Aan de orde is daarom slechts de vraag of de beslissing waartegen beklag is ingediend in strijd is met een wettelijk voorschrift dan wel zodanig onredelijk of onbillijk is dat er een spoedeisend belang is om thans over te gaan tot schorsing van de
(verdere) tenuitvoerlegging van die beslissing. Naar het oordeel van de voorzitter is dat niet het geval.

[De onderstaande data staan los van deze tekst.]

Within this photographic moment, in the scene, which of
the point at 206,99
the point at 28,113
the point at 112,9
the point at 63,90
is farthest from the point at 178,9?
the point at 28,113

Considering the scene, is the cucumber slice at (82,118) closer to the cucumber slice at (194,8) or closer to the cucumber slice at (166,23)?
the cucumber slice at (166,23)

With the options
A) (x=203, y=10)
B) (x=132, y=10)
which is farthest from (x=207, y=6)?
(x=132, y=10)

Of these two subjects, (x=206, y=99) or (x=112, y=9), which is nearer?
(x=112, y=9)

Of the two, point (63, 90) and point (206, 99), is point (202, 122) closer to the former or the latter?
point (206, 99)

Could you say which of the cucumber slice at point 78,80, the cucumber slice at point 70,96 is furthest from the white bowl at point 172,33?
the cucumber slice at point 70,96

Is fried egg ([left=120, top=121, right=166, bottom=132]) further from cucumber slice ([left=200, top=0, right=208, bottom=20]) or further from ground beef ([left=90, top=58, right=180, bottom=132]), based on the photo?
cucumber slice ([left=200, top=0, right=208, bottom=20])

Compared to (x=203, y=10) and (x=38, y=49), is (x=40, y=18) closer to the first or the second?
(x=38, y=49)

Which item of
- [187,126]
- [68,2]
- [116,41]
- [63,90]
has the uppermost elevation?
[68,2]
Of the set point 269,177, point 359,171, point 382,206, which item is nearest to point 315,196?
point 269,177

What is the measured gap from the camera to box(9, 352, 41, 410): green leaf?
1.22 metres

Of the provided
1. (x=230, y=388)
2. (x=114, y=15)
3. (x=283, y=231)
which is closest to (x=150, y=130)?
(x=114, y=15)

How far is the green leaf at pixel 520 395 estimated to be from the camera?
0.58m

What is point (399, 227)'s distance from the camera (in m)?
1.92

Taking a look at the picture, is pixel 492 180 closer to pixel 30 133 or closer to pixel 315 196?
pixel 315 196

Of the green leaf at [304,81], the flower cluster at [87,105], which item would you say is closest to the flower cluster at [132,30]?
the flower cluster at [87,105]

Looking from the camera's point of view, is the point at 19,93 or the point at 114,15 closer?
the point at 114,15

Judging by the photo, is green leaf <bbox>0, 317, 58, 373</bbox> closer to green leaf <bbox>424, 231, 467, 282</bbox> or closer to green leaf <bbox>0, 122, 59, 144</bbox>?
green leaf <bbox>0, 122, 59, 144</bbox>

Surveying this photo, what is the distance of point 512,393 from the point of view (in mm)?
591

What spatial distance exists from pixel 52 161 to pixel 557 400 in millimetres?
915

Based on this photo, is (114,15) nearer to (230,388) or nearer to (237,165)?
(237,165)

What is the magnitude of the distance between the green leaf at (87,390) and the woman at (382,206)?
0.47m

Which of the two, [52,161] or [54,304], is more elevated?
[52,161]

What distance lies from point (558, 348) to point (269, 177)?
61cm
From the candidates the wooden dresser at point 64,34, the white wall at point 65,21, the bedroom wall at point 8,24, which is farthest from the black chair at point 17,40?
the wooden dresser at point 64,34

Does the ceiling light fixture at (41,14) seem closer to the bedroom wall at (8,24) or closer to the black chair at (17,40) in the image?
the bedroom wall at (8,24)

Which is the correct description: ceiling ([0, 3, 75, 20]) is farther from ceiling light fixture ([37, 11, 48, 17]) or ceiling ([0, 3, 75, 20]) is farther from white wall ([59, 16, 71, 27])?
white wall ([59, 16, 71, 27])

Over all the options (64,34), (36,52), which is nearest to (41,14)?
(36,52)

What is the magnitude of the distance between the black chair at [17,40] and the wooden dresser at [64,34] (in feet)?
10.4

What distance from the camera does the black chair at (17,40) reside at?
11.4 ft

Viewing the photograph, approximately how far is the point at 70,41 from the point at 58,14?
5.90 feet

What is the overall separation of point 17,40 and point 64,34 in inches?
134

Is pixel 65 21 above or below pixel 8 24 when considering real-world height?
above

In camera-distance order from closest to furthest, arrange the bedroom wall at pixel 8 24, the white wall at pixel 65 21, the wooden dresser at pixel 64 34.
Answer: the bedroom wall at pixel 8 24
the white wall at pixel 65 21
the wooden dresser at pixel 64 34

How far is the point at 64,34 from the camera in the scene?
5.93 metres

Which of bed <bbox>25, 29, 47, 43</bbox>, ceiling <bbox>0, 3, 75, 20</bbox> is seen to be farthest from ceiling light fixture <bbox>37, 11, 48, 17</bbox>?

Door de directeur is aan verzoeker een aantal toezichtmaatregelen opgelegd voor de duur van drie maanden, ingaande op 21 juni 2012. Deze beslissing is gebaseerd op het feit dat verzoeker met het profiel ‘verhoogd’ staat vermeld op de GVM-lijst. De
directeur dient, alvorens over te gaan tot het opleggen van de bedoelde toezichtmaatregelen, een belangenafweging te maken waaruit de noodzaak van de op te leggen maatregelen blijkt. De enkele verwijzing naar verzoekers plaats op de GVM-lijst is
daarvoor onvoldoende. Nu echter in het voorliggende geval de plaatsing op de GVM-lijst dateert van zeer recente datum (18 juni 2012) en de directeur voorts heeft aangegeven binnen een relatief korte termijn de noodzakelijkheid van de maatregelen
opnieuw
te bezien, zijn er naar het voorlopig oordeel van de voorzitter op dit moment geen termen aanwezig voor toewijzing van het verzoek.

2. De uitspraak
De voorzitter wijst het verzoek af.

Aldus gedaan door mr. R.W. van Zuijlen, voorzitter, in tegenwoordigheid van B.A. Bogaars, secretaris, op 2 juli 2012.